In Pennsylvania, a two-year period of limitations governs legal malpractice actions based in tort and thus a plaintiff has two years from the time a malpractice cause of action accrues in which to bring suit. Harsco Corp. v. Kerkam, Stowell, Kondracki & Clarke, P.C., 961 F. Supp. 104, 106 (M.D.Pa.1997); Saferstein v. Paul, Mardinly, Durham, James, Flandreau & Rodger, P.C., 1997 WL 102521, 1997 U.S. Dist. LEXIS 2375 (E.D.Pa. 1997); 42 Pa.C.S. § 5524. Under the "occurrence rule," a cause of action for malpractice accrues at the time an attorney breaches his or her duty to the plaintiff. Saferstein, at *8, citing Garcia v. Community Legal Services Corp., 362 Pa.Super. 484, 524 A.2d 980, 984 (1987); Moore v. McComsey, 313 Pa.Super. 264, 459 A.2d 841, 844 (1983).
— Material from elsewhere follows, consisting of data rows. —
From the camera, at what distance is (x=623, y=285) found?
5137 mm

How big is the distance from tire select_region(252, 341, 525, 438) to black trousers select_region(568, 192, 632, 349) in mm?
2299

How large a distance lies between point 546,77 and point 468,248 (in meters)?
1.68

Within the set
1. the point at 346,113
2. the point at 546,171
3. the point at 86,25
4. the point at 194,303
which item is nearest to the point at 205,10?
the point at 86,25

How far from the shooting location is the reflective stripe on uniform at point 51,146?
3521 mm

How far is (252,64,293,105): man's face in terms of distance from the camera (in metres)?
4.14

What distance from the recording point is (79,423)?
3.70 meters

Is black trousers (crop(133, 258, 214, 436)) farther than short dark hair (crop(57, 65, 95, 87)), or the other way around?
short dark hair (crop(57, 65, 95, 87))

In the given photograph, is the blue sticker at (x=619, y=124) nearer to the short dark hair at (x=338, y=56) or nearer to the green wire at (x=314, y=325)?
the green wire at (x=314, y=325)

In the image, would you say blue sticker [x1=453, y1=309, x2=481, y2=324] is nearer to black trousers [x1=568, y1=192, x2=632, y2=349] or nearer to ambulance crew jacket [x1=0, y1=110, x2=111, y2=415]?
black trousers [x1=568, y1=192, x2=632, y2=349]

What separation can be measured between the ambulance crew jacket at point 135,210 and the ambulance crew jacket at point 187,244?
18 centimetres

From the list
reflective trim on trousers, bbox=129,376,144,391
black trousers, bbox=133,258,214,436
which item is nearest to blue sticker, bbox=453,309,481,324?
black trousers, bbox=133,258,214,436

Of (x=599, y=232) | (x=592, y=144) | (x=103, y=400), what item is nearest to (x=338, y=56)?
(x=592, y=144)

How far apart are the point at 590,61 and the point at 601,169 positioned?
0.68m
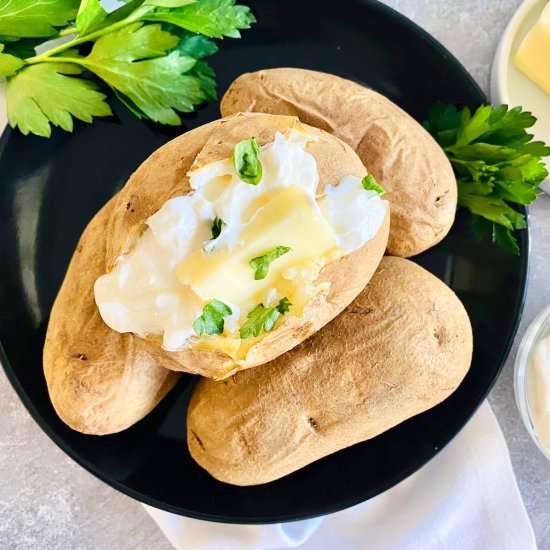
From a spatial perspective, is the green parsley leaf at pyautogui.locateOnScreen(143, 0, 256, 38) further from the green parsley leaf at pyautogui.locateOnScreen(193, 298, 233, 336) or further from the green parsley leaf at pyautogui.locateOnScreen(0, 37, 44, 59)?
the green parsley leaf at pyautogui.locateOnScreen(193, 298, 233, 336)

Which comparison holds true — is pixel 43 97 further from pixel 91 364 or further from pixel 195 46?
pixel 91 364

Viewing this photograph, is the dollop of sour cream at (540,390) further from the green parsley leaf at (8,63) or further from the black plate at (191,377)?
the green parsley leaf at (8,63)

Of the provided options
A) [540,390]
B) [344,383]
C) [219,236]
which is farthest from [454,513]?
[219,236]

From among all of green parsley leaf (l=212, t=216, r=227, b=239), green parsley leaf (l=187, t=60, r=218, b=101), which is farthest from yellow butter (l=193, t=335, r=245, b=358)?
green parsley leaf (l=187, t=60, r=218, b=101)

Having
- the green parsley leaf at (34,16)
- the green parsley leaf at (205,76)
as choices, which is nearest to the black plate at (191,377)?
the green parsley leaf at (205,76)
As a general rule then, once the prescribed statutory period has expired, *851 the complaining party is barred from bringing suit. The discovery rule, however, is an exception to that principle in that its application tolls the running of the statute of limitations. Hayward v. Medical Center of Beaver County, 530 Pa. 320, 608 A.2d 1040, 1043 (1992); Saferstein, at *9. The discovery rule provides that where the existence of the injury is not known to the complaining party and such knowledge cannot reasonably be ascertained within the prescribed statutory period, the limitations period does not begin to run until the discovery of the injury is reasonably possible. Hayward, supra; Davis v. Grimaldi, Haley & Frangiosa, P.C., 1998 WL 967516, 1998 U.S. Dist. LEXIS 15681 (E.D.Pa.1998) at *7. See Also: Dalrymple v. Brown, 549 Pa. 217, 701 A.2d 164, 167 (1997). However, lack of knowledge, mistake or misunderstanding will not toll the statute of limitations. Pocono International Raceway, Inc. v. Pocono Produce, Inc., 503 Pa. 80, 468 A.2d 468, 471 (1983); Davis v. Grimaldi, at *9. Instead, the discovery rule will be held to arise only from the inability of the injured, despite the exercise of due diligence, to know of the injury or its cause. Pocono Raceway, supra.
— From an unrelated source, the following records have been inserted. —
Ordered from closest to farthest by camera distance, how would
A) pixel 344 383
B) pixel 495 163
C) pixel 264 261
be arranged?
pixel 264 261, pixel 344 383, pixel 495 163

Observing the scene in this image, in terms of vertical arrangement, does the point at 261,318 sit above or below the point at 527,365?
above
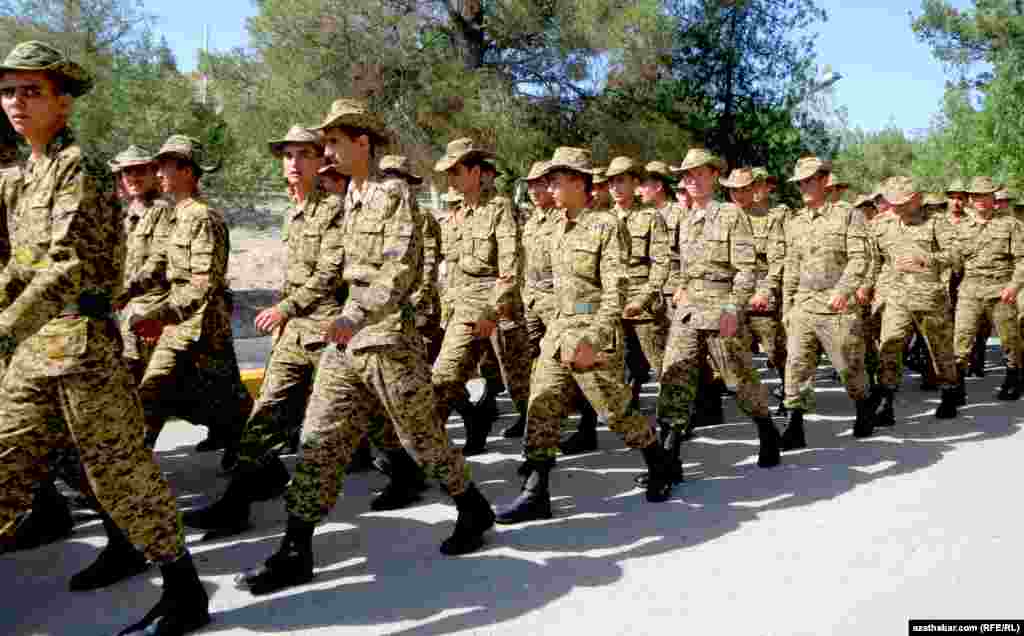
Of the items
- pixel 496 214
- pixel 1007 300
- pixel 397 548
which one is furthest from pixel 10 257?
pixel 1007 300

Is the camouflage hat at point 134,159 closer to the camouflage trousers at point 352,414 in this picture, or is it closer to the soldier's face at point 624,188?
the camouflage trousers at point 352,414

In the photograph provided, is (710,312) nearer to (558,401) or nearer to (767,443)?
(767,443)

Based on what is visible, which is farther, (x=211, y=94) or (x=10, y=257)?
(x=211, y=94)

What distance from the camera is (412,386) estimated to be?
3900 mm

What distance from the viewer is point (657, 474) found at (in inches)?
199

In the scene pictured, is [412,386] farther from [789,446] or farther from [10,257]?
[789,446]

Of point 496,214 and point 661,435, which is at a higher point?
point 496,214

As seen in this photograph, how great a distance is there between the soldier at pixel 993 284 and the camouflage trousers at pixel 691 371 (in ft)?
11.5

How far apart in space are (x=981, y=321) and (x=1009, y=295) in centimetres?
44

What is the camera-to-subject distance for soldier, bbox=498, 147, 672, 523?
185 inches

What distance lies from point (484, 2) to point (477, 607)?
13179mm

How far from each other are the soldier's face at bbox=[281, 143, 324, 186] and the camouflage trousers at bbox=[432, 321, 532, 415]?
4.85ft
In reviewing the record in this matter with the foregoing principles in mind, we can find no error in Judge Twardowski's ruling of November 17, 1998. For one, while the plaintiff's complaint alleges that "[t]he Defendants' conduct or omissions ... constituted a breach of the Defendants' duty to exercise reasonable care, skill, and diligence on the Plaintiff's behalf and otherwise constituted a breach of the Defendants' contractual obligation to provide legal services to the Plaintiff in a skill informed and diligent fashion," nowhere are there any allegations or proof in either the pleadings or the record that the defendants breached a specific contractual provision or directive. We therefore must agree with Judge Twardowski that Mrs. Pettit's legal malpractice claim is grounded solely in tort—not in contract.
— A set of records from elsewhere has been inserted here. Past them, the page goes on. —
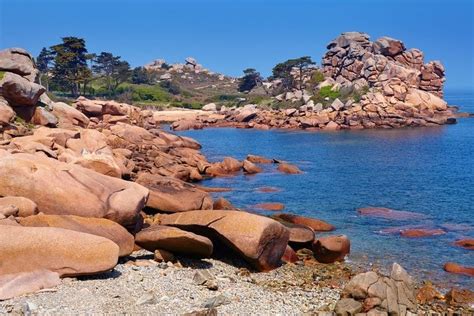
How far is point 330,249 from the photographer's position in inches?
860

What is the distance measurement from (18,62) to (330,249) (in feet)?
98.7

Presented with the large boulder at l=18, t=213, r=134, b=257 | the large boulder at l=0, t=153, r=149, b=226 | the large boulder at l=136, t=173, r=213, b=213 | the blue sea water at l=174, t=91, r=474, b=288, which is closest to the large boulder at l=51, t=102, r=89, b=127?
the blue sea water at l=174, t=91, r=474, b=288

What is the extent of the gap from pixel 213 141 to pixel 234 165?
29134 millimetres

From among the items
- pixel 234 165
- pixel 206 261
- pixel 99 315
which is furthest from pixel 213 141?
pixel 99 315

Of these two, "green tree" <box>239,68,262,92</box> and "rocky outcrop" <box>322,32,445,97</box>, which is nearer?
"rocky outcrop" <box>322,32,445,97</box>

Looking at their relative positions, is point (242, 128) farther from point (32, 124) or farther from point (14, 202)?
point (14, 202)

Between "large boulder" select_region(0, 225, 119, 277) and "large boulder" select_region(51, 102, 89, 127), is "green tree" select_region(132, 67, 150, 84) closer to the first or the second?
"large boulder" select_region(51, 102, 89, 127)

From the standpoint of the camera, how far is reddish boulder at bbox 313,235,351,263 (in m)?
21.9

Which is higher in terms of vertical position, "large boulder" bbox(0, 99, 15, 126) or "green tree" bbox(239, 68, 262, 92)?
"green tree" bbox(239, 68, 262, 92)

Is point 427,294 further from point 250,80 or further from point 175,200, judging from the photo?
point 250,80

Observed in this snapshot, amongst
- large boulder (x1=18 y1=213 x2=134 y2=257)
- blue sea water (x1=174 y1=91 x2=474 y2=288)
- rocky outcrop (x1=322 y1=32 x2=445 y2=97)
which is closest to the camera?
large boulder (x1=18 y1=213 x2=134 y2=257)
We thus must next examine whether there is any evidence to support the plaintiff's contention that the discovery rule should have been applied to equitably toll the two-year period of limitations. In so doing, we find that it is clear from the plaintiff's brief and her deposition testimony that she knew or should have known when she signed the income tax returns prepared by the defendants on the date of her husband's sentencing hearing on March 12, 1993 that those returns were being filed jointly on behalf of herself and her husband. In addition, at or around this same time, Mrs. Pettit had a telephone conversation with an IRS agent and, shortly after Defendant Smith turned in the Pettits' tax returns, Plaintiff began making payments on the tax bill in the amount of $100 per month. She apparently discontinued making these payments on Mr. Smith's advice and the IRS thereafter garnished her wages. (E. Pettit Dep., 68-77). We therefore find that plaintiff could well have learned that she had a potential cause of action against Messrs. Smith and Coleman for legal malpractice as early as March, 1993. We thus conclude that the statute of limitations on plaintiffs' claims properly began to run in March, 1993 and there was no basis upon which to toll it under the facts of this case. Accordingly, we affirm the Bankruptcy Court's Order of November 17, 1998 granting the defendants' motion for summary judgment.